Hall was nominated by Jim Denison, his pastor at Park Cities Baptist Church in Dallas.

“I am convinced Dr. Hall is God's man to guide us in these days and to lead us into our future together,” Denison said.

He cited the precedent of R.C. Buckner's service as convention president and predicted Hall “will enable us to move forward in the same way.”

Hall is a deacon and Sunday School teacher at Park Cities. Before taking the helm at Buckner in 1994, he was pastor of four Texas Baptist churches, including First Baptist of Longview.

Reyes has led Baptist University of the Americas, formerly Hispanic Baptist Theological School, since 1999. Previously, he was pastor of Pueblo Nuevo Community Church in El Paso, in addition to other church and business experience. Reyes was nominated by Charles Johnson, his pastor at Trinity Baptist Church in San Antonio.
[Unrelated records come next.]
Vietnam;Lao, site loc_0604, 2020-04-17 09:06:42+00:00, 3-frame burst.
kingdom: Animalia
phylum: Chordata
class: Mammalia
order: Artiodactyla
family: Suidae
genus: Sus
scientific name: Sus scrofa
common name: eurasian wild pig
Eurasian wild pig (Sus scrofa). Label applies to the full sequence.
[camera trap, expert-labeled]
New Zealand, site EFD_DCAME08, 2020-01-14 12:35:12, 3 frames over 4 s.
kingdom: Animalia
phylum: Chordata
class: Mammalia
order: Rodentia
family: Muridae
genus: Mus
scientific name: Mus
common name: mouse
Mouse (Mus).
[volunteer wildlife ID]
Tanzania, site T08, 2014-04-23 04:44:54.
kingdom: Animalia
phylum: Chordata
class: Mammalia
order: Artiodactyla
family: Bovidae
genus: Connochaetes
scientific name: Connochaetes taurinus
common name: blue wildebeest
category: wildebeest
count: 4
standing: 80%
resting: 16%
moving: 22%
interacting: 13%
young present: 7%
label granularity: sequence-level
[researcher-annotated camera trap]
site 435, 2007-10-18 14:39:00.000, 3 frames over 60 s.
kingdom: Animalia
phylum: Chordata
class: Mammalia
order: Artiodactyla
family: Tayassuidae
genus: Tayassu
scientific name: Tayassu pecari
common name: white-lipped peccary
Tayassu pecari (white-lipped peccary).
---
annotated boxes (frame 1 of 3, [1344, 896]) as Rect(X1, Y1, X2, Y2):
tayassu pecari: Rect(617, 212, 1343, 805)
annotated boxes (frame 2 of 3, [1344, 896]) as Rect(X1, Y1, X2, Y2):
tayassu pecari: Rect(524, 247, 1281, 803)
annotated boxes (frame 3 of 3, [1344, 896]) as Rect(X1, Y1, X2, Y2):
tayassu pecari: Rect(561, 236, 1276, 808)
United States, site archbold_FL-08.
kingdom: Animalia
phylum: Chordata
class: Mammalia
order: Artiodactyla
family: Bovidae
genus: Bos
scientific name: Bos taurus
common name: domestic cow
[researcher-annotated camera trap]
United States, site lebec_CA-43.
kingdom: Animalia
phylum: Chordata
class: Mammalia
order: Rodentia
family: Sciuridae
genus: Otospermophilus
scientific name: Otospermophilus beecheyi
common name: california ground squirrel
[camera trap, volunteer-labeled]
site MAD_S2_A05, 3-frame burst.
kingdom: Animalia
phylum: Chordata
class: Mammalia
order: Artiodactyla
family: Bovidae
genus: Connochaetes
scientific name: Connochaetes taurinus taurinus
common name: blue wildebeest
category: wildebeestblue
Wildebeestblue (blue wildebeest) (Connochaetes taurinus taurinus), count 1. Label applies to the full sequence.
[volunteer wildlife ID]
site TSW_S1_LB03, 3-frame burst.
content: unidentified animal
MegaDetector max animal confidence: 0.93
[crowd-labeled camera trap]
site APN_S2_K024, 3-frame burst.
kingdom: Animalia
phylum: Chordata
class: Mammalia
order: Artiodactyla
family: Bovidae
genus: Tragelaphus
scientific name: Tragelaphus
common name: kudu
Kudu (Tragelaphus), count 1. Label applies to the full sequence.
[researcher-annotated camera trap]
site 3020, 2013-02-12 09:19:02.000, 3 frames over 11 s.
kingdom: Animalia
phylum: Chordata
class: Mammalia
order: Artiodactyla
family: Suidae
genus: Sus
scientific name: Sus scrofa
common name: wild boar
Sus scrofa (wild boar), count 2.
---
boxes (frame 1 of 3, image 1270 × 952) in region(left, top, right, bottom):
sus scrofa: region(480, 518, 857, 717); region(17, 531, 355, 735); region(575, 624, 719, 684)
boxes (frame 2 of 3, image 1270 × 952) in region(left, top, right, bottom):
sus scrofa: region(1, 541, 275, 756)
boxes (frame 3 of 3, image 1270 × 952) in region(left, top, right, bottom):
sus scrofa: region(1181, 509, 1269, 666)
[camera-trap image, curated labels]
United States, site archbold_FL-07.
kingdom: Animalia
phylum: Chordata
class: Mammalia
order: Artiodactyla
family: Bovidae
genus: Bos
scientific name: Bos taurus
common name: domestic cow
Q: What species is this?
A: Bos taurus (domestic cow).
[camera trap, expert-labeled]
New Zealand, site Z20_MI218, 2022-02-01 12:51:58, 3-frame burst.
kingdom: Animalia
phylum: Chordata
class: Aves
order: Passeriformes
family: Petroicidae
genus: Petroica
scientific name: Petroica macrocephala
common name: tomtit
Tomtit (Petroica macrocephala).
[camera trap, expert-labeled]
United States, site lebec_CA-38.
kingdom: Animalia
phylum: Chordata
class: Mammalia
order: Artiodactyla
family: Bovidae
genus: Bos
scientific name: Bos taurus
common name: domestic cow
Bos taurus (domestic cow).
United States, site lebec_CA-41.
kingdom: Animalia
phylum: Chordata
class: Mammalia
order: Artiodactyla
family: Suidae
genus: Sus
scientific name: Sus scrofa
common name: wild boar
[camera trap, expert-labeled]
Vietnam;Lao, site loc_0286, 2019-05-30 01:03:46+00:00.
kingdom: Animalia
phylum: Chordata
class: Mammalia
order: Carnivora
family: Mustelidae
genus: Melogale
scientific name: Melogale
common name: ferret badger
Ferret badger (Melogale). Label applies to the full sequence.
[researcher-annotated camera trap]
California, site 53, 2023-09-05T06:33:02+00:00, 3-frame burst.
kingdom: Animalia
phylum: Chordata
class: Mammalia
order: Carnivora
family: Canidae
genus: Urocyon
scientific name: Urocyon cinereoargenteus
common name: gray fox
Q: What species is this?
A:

Young has served the Missouri City church since 1992 and previously was minister of music at South Park Baptist Church in Houston. He was nominated by Marvin Delaney, pastor of South Park.

Other officers are David Nabors, BGCT treasurer, who was re-elected recording secretary; Irby Cox of Dallas, who was re-elected registration secretary; and Bernie Spooner, a Dallas Baptist University employee, who was elected secretary of the corporation to succeed Gene Greer, who died.